Miliaria crystallina
ICD-10 L74.1 is a billable code used to indicate a diagnosis of miliaria crystallina.
Miliaria crystallina, commonly known as heat rash or sweat rash, is a benign dermatological condition characterized by the obstruction of sweat ducts, leading to the accumulation of sweat beneath the skin. Clinically, it presents as small, clear, fluid-filled vesicles that appear on the skin, particularly in areas prone to sweating such as the trunk, neck, and axillae. The condition is most prevalent in hot, humid environments and is often seen in infants, although it can affect individuals of any age. The underlying anatomy involved includes the eccrine sweat glands and the stratum corneum of the epidermis. Disease progression is typically rapid, with lesions appearing within hours of exposure to heat or humidity. Miliaria crystallina is self-limiting, and symptoms usually resolve once the individual is moved to a cooler environment. Diagnostic considerations include a thorough clinical examination and a review of the patient's history, particularly regarding recent heat exposure or excessive sweating. Differential diagnoses may include other vesicular skin conditions, such as herpes simplex or varicella, which can be ruled out based on clinical presentation and history.

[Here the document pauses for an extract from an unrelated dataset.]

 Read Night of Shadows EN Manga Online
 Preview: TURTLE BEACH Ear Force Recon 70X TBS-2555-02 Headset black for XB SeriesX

Standard ICD-10-CM documentation requirements apply
Various clinical presentations within this specialty area
Follow specialty-specific billing guidelines
Standard ICD-10-CM documentation requirements apply
Various clinical presentations within this specialty area
Follow specialty-specific billing guidelines
L74.1 specifically covers miliaria crystallina, characterized by clear vesicles due to sweat duct obstruction. It does not include other forms of miliaria such as miliaria rubra or miliaria profunda.
L74.1 should be used when the clinical presentation is consistent with miliaria crystallina, particularly when clear vesicles are observed. It should not be used for miliaria rubra, which presents with erythematous papules.
Documentation should include a clinical description of the vesicular rash, patient history of heat exposure, and any relevant physical examination findings. Photographic evidence may also support the diagnosis.